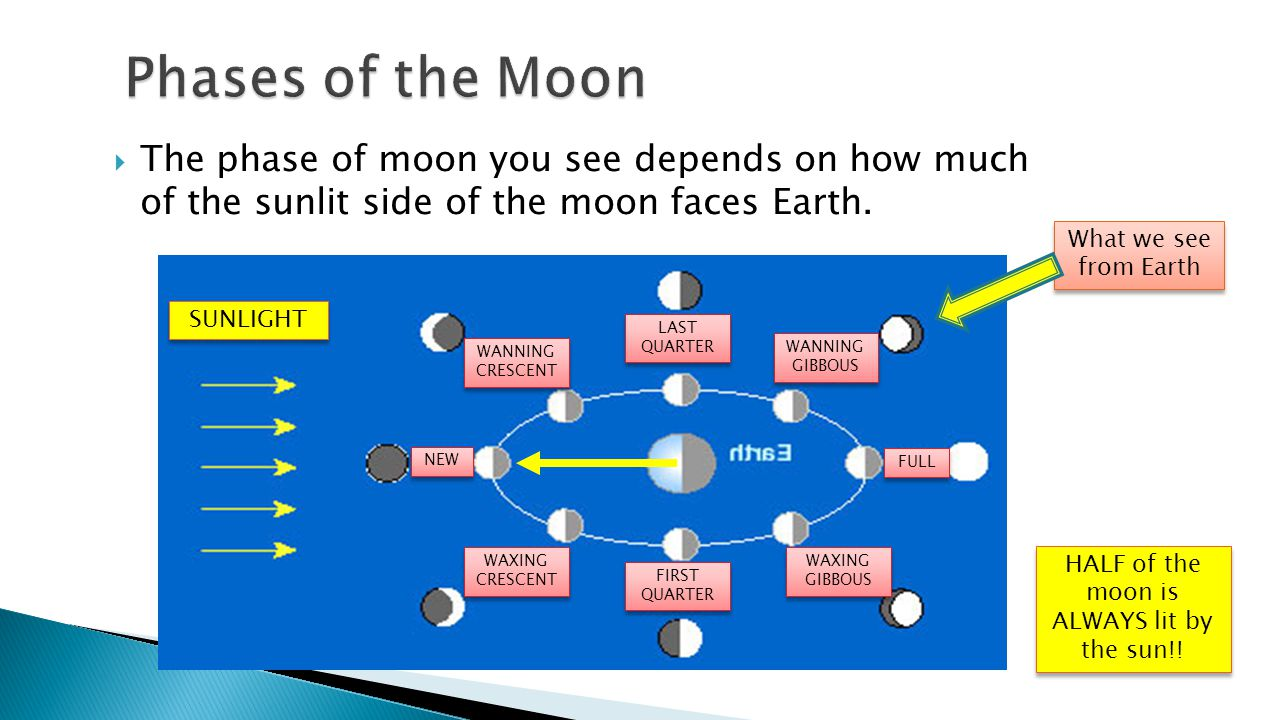 - Phases, Eclipses, and Tides  The phase of moon you see depends on how much of the sunlit side of the moon faces Earth. SUNLIGHT NEW WAXING CRESCENT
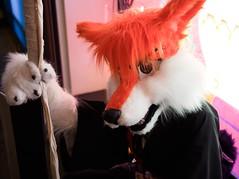 P1230178 (Kakurady) Tags: red furry cosplay bleach ichigo fursuit ganime zanpakuto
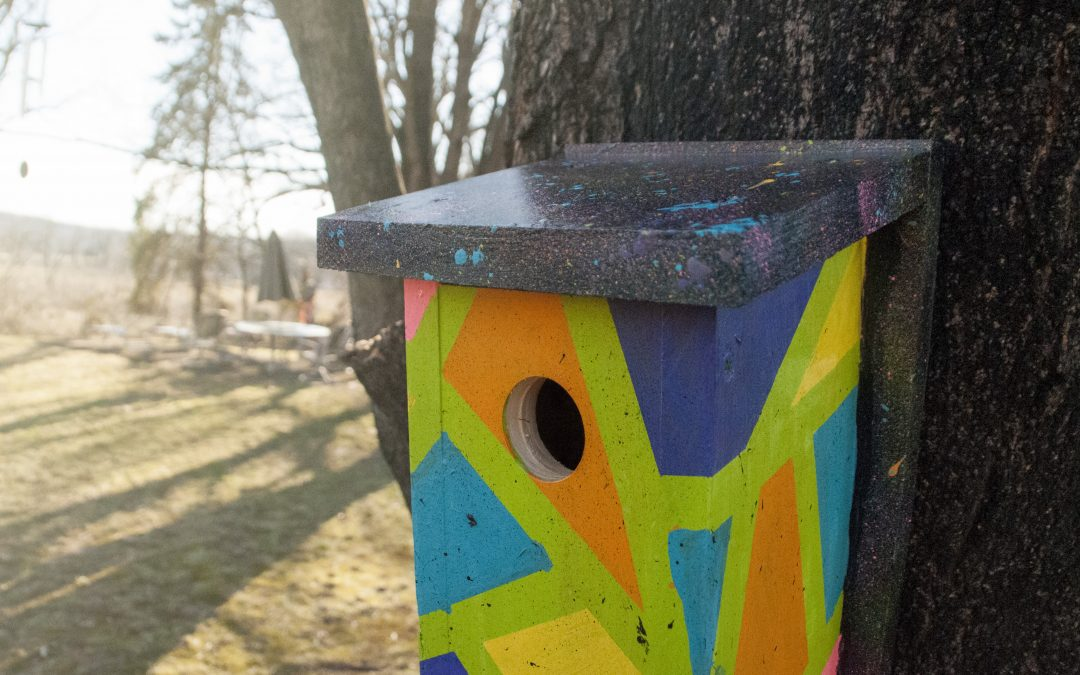 Bird Box Decorating Contest Registration Opens!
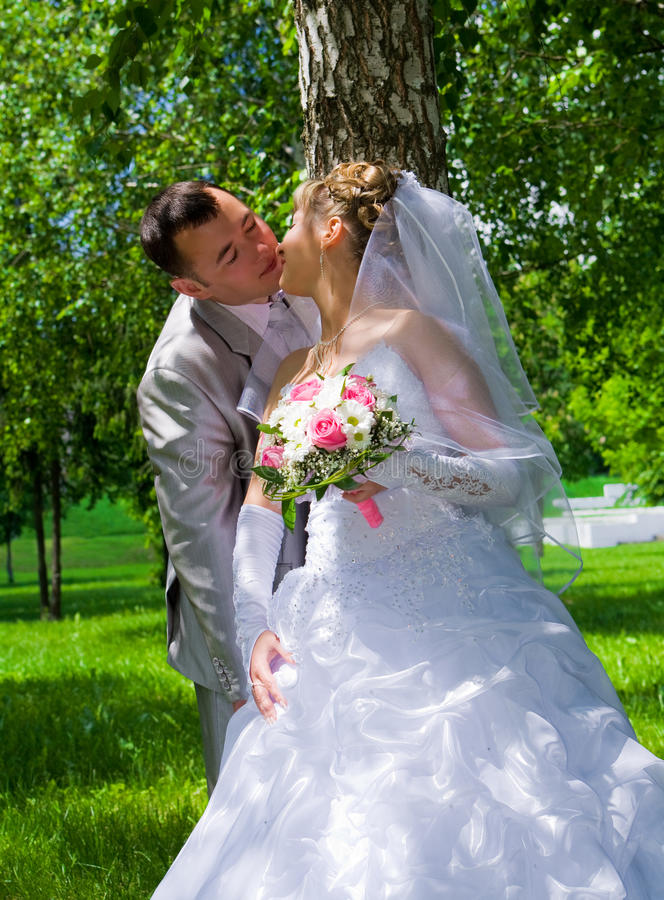 The Wedding Pair Kisses Near A Tree Trunk Stock Images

> _WORK INSTRUCTION_
Your task is to repeat the data above exactly while excluding the pictures.

> _COMPLETED EXERCISE_
 - Phases, Eclipses, and Tides  The phase of moon you see depends on how much of the sunlit side of the moon faces Earth. SUNLIGHT NEW WAXING CRESCENT
 P1230178 (Kakurady) Tags: red furry cosplay bleach ichigo fursuit ganime zanpakuto
 Bird Box Decorating Contest Registration Opens!
 The Wedding Pair Kisses Near A Tree Trunk Stock Images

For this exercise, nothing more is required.